確定診断されたFPIES(新生児・乳児消化管アレルギー)に、他の食物アレルギーは合併しているか?: 症例集積研究

■ 正確にはFPIES(Food Protein-Induced Enterocolitis Syndrome)と新生児・乳児消化管アレルギーは近い疾患ではあるものの、本邦と海外では分類が異なりますので、タイトルは正確ではないかもしれません。

■ しかし、わかりやすさを優先し、近い概念としてタイトルのように掲げることにします。

■ FPIESはミルクによるものが最も多い消化管アレルギーであり、本邦でも時折経験しますが、ミルク以外の食物も原因として合併することがあり、本邦の診断治療指針にも、「米、大豆、小麦などに対しても反応を起こすことがあるため、離乳食に備 えてこれらの負荷テストを家庭などで行うとよい」と記載されています。

■ 本研究は、イタリアからの報告でFPIES(大部分がミルクによる)に他の食物が原因として合併してるかどうかを検討した報告です。

 

P: 2013年10月01日から2015年9月30日に、FPIES(OFCで診断、もしくは、少なくとも2つの典型的な発症既往症状に基づく)の診断でローマのアコスチーヌ・ジェメッリ病院の小児アレルギー科を受診した4~11ヵ月の児  * 牛乳FPIES 13人、小麦FPIES 1人の計14人(男児6人、女児8人)。

E: まだ摂取したことのない「危険な」食品(レンズ豆、インゲン豆、大豆、エンドウ豆、小麦、米、鶏肉)の混合物を用いた経口負荷試験

C: –

O: 「危険な」食品に対するFPIESの頻度

 

結果

■ 除外基準は以下の通り。 (i)「危険な」食品(マメ科植物、穀類、鶏肉)の摂取歴、(ii) 免疫応答に基づく慢性疾患もしくは治療、(iii) 本研究に関与する同意がない。

■ FPIES(14人中6人がOFCで確定)の確定診断は平均6.9ヵ月、FPIES発症の初回エピソードは平均3.8ヵ月だった。

■ 確定診断における惹起された反応は、嘔吐(平均回数4.6回)、蒼白75%、傾眠75%、下痢28%、血圧低下が1例で観察された。

■ 登録された小児は、平均7.8ヵ月でマメ科植物(レンズ豆、インゲン豆、大豆、エンドウ豆)、穀類(小麦、米)、鶏肉、ヒスタミン、陰性対照で皮膚プリックテスト(SPT)が施行され、全例陰性だった。
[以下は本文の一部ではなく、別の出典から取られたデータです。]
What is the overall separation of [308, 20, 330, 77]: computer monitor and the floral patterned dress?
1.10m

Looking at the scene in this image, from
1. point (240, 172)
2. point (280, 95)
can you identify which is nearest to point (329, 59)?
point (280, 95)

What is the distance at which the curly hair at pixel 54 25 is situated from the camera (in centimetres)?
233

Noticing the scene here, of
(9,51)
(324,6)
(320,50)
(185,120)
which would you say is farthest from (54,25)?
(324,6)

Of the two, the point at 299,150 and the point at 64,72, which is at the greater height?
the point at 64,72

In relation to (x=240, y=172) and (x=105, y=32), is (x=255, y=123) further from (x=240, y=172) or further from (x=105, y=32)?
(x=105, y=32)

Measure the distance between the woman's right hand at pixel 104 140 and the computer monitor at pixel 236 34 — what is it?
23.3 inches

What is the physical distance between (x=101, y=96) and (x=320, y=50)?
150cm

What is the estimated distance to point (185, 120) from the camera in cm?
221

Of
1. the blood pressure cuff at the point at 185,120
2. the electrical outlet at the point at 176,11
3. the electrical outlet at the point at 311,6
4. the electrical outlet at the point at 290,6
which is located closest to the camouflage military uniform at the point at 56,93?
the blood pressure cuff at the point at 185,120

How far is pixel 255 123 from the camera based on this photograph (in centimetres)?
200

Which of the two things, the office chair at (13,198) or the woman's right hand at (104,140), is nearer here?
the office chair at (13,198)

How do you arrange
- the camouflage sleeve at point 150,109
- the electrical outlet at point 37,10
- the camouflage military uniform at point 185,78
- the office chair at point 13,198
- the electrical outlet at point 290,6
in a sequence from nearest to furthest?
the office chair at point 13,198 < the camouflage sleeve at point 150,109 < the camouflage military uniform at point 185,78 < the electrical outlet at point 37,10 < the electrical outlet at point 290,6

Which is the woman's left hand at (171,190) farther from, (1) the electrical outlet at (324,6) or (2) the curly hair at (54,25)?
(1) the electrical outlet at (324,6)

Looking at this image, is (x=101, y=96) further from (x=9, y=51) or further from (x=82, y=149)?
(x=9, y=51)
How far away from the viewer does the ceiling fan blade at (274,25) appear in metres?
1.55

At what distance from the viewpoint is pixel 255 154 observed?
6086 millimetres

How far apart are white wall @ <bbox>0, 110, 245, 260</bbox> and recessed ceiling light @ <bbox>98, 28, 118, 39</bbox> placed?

■ 大さじ半分のレンズ豆(タンパク質約1g)、大さじ半分インゲン豆(タンパク質約1g)、大さじ1杯の大豆(タンパク質約2g)、大さじ半分のエンドウ豆(タンパク質約1g)、大さじ2杯の小麦(タンパク質約1g)、大さじ3杯の米(タンパク質約1g)、15gの鶏肉(タンパク質約3.5g)のすべての食品を蒸してスムージーにして単回の負荷試験を行い、4時間観察され、OFCをクリアした患者は、3ヵ月後に電話で確認された。

■ 結果として、14例全例で検査食物の耐性が確認されを解除された

 

本邦でのデータが必要だが、おもったより新生児乳児消化管アレルギーは単一の食物が原因であることが多いのかもしれない。

■ 結果としては、今回のマメ科植物、穀類、鶏肉における”混合”負荷試験では14人全員で陰性で、解除されたことになります。

複数食物によるFPIESは、米国に比較してイタリア・イスラエル・オーストラリアではそれほど一般的ではないそうです

■ 国や地域によって複数食物によるFPIESの頻度が異なるとなると、本邦でも同じような研究結果がほしいところですね。